This weekend I went to visit my mother for her 80th birthday. My brother planned a party (and I let him without feeling resentful, a first). I have a lot of issues with my mother, a lifetime of hurt and resentment. I figured out my new ipod a couple of days before and had downloaded a bunch of podcasts from Against the Stream, including the forgiveness talk and meditation from Kripalu. (I was there, but I figured I would hear new things if I listened when I wasn't so distraught.) In the car on the way to the airport, I did the meditation (my husband was driving). On the plane, I listened to the talk. What struck me this time was your statement that "no one hurts you out of wisdom." And I thought about that a lot.

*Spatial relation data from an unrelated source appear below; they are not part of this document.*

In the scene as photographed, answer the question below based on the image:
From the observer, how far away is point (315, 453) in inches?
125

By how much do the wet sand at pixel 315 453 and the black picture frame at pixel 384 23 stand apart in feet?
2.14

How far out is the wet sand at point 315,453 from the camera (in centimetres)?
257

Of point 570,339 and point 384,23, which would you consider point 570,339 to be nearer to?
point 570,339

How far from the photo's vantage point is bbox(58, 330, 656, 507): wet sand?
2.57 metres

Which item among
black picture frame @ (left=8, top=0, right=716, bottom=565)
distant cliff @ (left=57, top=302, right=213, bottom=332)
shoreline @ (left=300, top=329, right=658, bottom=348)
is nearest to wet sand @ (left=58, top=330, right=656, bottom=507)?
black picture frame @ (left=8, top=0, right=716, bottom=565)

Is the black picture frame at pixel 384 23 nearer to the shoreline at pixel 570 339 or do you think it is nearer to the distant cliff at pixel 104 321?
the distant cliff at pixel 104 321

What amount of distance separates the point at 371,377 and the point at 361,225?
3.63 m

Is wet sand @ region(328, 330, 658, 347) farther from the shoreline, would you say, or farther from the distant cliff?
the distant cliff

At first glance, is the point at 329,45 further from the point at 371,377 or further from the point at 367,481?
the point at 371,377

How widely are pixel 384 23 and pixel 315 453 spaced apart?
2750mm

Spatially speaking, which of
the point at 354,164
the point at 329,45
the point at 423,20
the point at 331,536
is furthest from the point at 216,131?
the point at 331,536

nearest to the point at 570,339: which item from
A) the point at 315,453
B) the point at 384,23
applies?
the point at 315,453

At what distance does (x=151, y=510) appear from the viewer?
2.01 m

As a result, I was able to meet my mother in a new way, with a heart that was open at least a crack. And it was probably the best visit we've ever had. I learned things about her -- she's holding resentments of her own that are 50 years old -- and at one point, I walked into the kitchen and gave her a hug for no particular reason, which never happens.
The slate's not clean by any means. There's a well of old pain there that I have to work through, slowly. And by opening my heart to her, I discovered a dozen other people who I need to drop my resentments toward that I hadn't even thought of. I see why this takes years.
But I left there with no new resentments. She's 80 years old, and for a moment or two, there was a pure love between us. I'm happy about that.